§ **PASSAGE FOR REVIEW**:
==========
Doesn’t this sound a bit familiar, Houston?

Just two years later, the “Luv ya, Blue” Houston Oilers would also relocate to become the Tennessee Titans in 1997 after Houston’s team owner tired of working an acceptable deal for a new football stadium to be built utilizing a sizable contribution of local taxpayers’ money.

Back to the Rams, the football fans in St. Louis (still reeling from the loss of their long-time NFL Cardinals franchise which left town for Arizona in 1988) rejoiced in 1995 to have another NFL team in the city.  The new St. Louis Rams played NFL football in the recently-constructed indoor Edward Jones Dome (with a football capacity of 67,000 fans).  The stadium’s capacity would become an issue later.

The Rams of St. Louis had great success on the field for the first ten years and won the franchise’ only Super Bowl following the 1999 season (in a bit of irony, the losing team that season was none other than the Tennessee Titans).
==========
Records from a data source
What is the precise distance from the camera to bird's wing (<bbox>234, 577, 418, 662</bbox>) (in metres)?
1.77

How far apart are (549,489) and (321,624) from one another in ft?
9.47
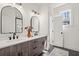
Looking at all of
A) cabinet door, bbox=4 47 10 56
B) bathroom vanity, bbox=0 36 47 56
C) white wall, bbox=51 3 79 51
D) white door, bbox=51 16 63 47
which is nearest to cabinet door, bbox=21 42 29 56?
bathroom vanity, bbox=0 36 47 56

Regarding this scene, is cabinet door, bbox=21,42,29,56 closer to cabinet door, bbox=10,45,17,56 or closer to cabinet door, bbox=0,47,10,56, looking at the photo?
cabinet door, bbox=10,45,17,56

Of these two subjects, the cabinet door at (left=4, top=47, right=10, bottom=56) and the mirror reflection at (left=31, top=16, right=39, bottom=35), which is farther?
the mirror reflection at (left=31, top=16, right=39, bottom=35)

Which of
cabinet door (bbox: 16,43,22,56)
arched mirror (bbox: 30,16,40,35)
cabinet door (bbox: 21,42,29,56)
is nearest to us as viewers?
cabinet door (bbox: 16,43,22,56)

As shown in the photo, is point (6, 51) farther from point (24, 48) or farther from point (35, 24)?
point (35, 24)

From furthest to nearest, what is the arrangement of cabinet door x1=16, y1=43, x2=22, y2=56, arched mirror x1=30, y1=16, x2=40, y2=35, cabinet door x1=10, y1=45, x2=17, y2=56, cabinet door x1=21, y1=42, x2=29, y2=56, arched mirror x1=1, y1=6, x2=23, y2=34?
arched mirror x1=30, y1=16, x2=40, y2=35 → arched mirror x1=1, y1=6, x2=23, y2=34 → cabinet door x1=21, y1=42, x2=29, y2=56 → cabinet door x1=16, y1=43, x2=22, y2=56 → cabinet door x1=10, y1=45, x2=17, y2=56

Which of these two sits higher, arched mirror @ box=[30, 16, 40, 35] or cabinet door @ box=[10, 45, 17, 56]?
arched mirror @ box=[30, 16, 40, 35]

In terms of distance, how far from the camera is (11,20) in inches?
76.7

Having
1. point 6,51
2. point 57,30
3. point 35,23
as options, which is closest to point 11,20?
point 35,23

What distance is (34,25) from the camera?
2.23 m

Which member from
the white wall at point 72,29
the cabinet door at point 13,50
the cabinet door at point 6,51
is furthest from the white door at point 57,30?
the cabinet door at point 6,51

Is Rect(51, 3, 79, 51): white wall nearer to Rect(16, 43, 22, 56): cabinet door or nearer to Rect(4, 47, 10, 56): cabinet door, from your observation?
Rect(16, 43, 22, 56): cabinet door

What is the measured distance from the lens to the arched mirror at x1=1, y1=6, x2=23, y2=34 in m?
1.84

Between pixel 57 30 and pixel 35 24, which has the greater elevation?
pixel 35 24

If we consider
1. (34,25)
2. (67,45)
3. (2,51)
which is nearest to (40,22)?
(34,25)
==========
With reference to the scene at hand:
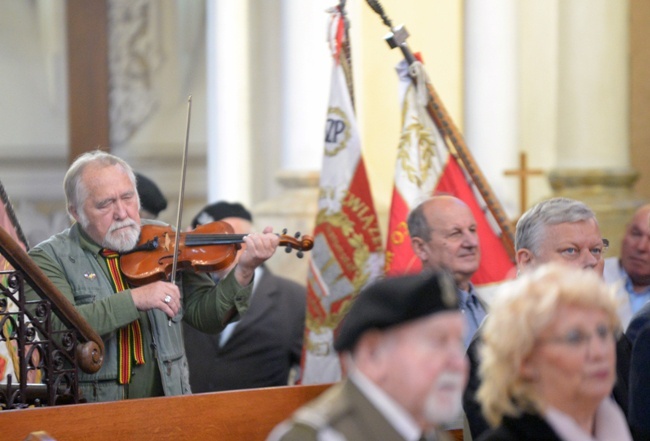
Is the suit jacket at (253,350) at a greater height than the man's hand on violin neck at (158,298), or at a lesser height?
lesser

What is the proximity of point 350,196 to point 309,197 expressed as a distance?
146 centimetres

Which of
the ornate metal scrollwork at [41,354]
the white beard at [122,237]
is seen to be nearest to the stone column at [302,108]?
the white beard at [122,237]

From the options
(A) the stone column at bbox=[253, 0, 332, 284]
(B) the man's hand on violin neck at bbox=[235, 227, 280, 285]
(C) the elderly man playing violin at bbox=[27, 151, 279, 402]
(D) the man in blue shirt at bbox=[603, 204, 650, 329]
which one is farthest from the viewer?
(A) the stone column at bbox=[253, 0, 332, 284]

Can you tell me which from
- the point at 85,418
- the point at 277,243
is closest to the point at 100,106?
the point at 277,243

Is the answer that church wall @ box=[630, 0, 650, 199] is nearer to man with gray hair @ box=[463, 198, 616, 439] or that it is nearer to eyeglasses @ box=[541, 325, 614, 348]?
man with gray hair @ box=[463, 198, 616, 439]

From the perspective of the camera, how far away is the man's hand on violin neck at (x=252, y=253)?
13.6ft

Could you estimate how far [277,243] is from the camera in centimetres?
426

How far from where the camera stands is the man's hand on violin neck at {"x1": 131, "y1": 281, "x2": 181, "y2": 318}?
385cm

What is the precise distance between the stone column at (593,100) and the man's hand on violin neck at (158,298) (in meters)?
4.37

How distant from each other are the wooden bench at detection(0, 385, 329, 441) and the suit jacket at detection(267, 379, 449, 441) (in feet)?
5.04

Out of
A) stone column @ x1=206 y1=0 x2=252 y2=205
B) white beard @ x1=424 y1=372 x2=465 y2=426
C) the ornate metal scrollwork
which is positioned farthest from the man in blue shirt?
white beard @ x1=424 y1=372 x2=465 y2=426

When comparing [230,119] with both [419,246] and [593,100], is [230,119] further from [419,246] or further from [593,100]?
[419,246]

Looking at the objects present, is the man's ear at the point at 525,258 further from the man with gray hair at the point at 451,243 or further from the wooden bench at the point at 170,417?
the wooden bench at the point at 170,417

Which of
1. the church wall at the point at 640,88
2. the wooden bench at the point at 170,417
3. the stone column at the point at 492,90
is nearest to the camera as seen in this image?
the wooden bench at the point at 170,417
==========
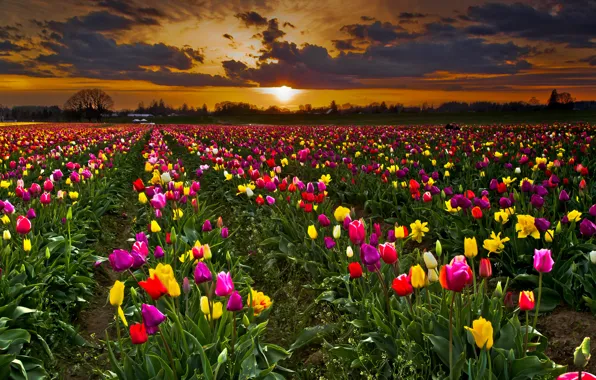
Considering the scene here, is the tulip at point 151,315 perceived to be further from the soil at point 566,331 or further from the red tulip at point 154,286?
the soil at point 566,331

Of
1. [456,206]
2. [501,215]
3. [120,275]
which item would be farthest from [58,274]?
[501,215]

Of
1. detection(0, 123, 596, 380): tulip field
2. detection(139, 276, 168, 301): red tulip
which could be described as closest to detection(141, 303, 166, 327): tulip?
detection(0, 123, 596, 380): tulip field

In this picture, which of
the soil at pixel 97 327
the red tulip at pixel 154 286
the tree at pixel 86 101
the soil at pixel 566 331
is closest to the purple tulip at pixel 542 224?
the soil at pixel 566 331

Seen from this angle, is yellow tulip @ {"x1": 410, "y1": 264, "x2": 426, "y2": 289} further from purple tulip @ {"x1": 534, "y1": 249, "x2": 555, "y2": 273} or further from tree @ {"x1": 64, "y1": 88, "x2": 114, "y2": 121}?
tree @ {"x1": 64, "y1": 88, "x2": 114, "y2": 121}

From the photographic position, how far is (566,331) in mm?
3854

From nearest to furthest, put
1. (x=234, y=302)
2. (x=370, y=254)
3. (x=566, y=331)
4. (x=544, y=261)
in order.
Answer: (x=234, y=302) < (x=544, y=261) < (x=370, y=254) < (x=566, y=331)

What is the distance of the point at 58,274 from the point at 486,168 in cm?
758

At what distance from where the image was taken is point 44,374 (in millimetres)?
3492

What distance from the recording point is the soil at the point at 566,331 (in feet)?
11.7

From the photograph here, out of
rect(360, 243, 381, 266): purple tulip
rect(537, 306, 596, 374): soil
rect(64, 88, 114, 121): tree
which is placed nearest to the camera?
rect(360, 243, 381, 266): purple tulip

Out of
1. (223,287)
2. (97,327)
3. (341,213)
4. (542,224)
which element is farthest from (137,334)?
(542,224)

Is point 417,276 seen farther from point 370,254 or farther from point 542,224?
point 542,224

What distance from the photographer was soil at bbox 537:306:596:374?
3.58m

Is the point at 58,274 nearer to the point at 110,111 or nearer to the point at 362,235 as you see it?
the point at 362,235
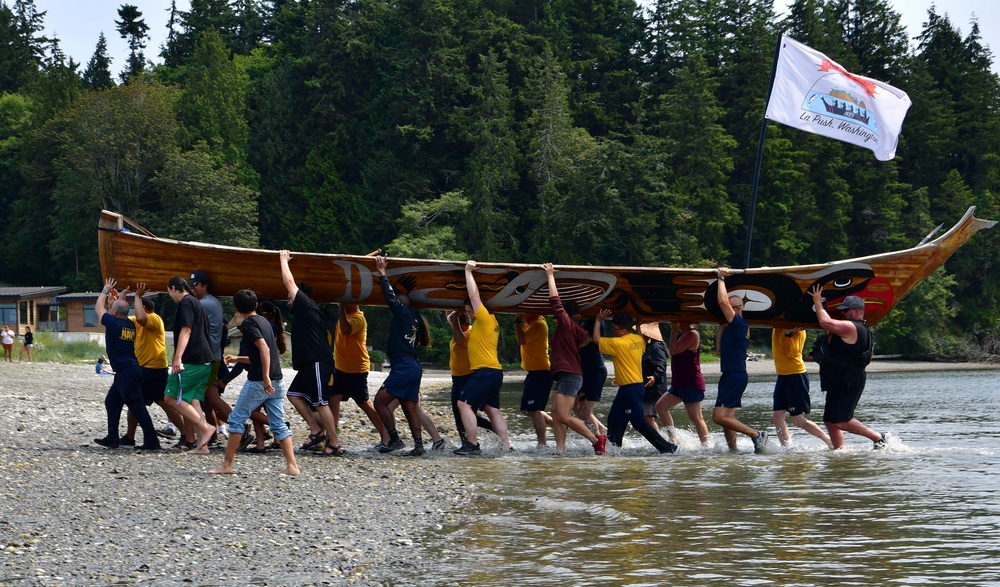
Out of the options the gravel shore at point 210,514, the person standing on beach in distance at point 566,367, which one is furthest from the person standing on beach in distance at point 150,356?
==========
§ **QUESTIONS ON THE MATERIAL**:
1: List every year given as a four-digit number in the passage about NFL team relocations.
2: Translate this sentence from the passage about NFL team relocations into Spanish: "The stadium’s capacity would become an issue later."
3: Extend the passage about NFL team relocations, picking up right after its last sentence.

§ **TASK-BY-TASK ANSWERS**:
1: 1997, 1988, 1995, 1999

2: La capacidad del estadio se convertiría en un problema más adelante.

3:
That St. Louis Rams football team was given the nickname, “The Greatest Show on Turf”, as undrafted free agent quarterback Kurt Warner led a prolific high-scoring passing offense for several years.  The St. Louis Rams would return for a Super Bowl encore just two years later only to lose to a young New England team led by some guy named Tom Brady.

While the football team was in St. Louis, the long-time owners of the Rams franchise (the Rosenbloom family) eventually sold out to businessman Stan Kroenke (who was married to Ann Walton – a recent heir to the WalMart businesses).  At the time, Kroenke already owned the NBA’s Denver Nuggets and NHL Colorado Avalanche teams.

Sadly, the second decade of the Rams on-field performance in St. Louis was downright ugly.  The Rams failed to make the playoffs for eleven consecutive years beginning in 2005 and home attendance started to slip.

That’s when the Rams’ new owner played his “Gotcha” card.

Stan Kroenke held an “escape” clause in his contract lease with the St. Louis arena where the Rams played.  If the team’s stadium was no longer considered to be in the “top tier of NFL stadiums”, he could end the lease and relocate the team.  Though the city of St. Louis scrambled to present a new football stadium option to keep the NFL team in town, Stan Kroenke won enough votes from his fellow NFL owners to move the Rams football team back to Los Angeles (the #2 TV market) starting with the 2016 season.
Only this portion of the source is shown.